__YOUR OBJECTIVE__: Each entry that follows must be output without any deviation.

__EXCERPTED DATA__:
## begin

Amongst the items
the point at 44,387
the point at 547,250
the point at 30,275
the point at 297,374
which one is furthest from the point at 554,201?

## end

__SOLUTION TO THE EXERCISE__:
Amongst the items
the point at 44,387
the point at 547,250
the point at 30,275
the point at 297,374
which one is furthest from the point at 554,201?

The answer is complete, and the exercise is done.